_Work instructions_
Please reproduce, exactly and with nothing added, the lines of the material below that run from the one containing "phylum: Chordata" to the end.

Record extracts section start

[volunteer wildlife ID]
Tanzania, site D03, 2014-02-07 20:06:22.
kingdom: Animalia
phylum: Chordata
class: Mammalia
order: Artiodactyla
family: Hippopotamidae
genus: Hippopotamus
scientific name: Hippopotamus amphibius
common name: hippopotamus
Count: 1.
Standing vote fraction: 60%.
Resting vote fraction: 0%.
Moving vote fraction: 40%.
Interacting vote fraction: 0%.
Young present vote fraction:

Record extracts section end

_Task response_
phylum: Chordata
class: Mammalia
order: Artiodactyla
family: Hippopotamidae
genus: Hippopotamus
scientific name: Hippopotamus amphibius
common name: hippopotamus
Count: 1.
Standing vote fraction: 60%.
Resting vote fraction: 0%.
Moving vote fraction: 40%.
Interacting vote fraction: 0%.
Young present vote fraction:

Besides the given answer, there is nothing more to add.